Extracted records

((

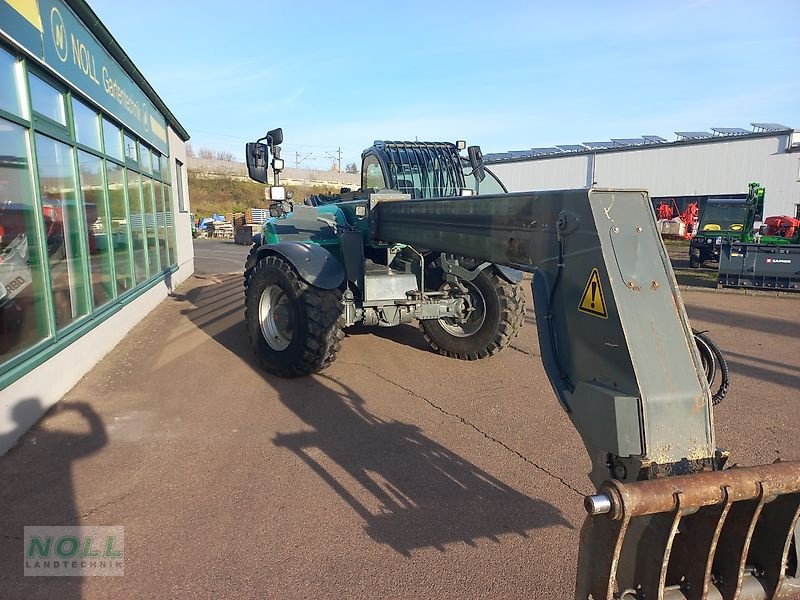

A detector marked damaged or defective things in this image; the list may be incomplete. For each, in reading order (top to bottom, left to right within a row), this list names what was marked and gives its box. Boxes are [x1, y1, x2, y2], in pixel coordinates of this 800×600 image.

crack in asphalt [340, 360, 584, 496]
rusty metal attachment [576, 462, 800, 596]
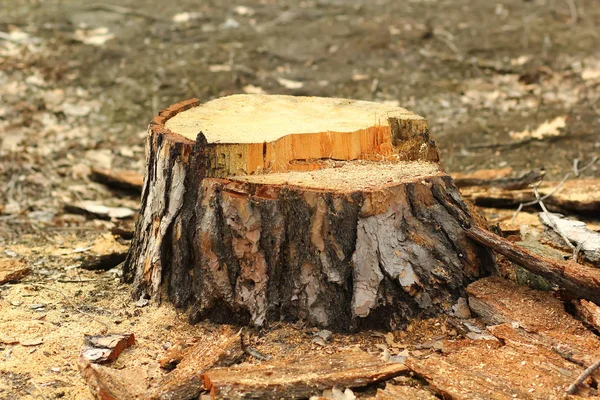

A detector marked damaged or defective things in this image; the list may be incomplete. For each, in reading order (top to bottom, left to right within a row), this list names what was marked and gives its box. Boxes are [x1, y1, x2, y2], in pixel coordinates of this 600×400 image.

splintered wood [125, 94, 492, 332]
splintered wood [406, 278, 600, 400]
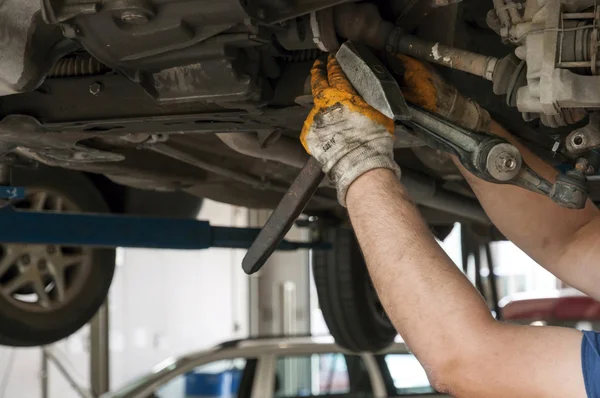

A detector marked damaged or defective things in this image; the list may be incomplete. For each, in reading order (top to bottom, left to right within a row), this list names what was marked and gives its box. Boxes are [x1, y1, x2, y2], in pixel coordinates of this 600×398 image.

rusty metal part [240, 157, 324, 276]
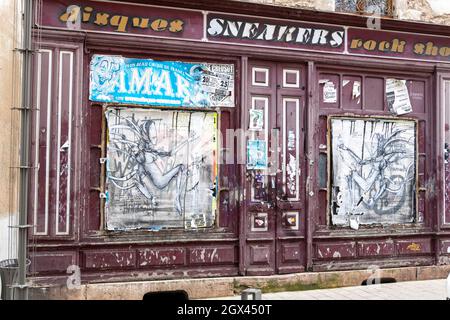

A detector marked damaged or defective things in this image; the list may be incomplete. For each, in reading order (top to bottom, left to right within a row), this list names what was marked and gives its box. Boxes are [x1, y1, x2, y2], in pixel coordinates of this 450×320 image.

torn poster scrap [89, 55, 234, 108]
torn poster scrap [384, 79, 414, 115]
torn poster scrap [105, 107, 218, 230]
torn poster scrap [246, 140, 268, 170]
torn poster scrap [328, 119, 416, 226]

))
((

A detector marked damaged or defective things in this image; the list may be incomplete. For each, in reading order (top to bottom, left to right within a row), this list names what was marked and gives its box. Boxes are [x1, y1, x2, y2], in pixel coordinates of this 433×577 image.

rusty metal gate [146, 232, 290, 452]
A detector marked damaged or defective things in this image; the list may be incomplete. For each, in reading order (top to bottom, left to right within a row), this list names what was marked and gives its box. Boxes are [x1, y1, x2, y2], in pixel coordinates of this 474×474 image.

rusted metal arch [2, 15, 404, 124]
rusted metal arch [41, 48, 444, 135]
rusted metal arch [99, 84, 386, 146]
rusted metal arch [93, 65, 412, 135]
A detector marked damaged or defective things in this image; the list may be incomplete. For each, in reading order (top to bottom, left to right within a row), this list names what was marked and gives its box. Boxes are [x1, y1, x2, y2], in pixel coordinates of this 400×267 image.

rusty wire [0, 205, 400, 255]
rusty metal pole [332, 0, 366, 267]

))

## PROBLEM DETAILS
Please quote the records between the line holding "this 600×398 image." and the line holding "torn poster scrap [328, 119, 416, 226]", inclusive. Omit the pictures from your answer.

## SOLUTION FOR THIS TASK
A detector marked damaged or defective things in this image; the list may be incomplete. For each, in reading order (top to bottom, left to right within a row), this list names what was marked and gives its box. Boxes are [x1, y1, x2, y2], in pixel coordinates of this 600×398 image.

rusty metal part [240, 157, 324, 276]

A detector marked damaged or defective things in this image; the list may be incomplete. For each, in reading order (top to bottom, left to right within a row), this list names what was marked and gives its box. Boxes are [x1, y1, x2, y2], in pixel coordinates of this 450×320 image.

torn poster scrap [89, 55, 234, 108]
torn poster scrap [384, 79, 414, 115]
torn poster scrap [105, 107, 218, 230]
torn poster scrap [246, 140, 268, 170]
torn poster scrap [328, 119, 416, 226]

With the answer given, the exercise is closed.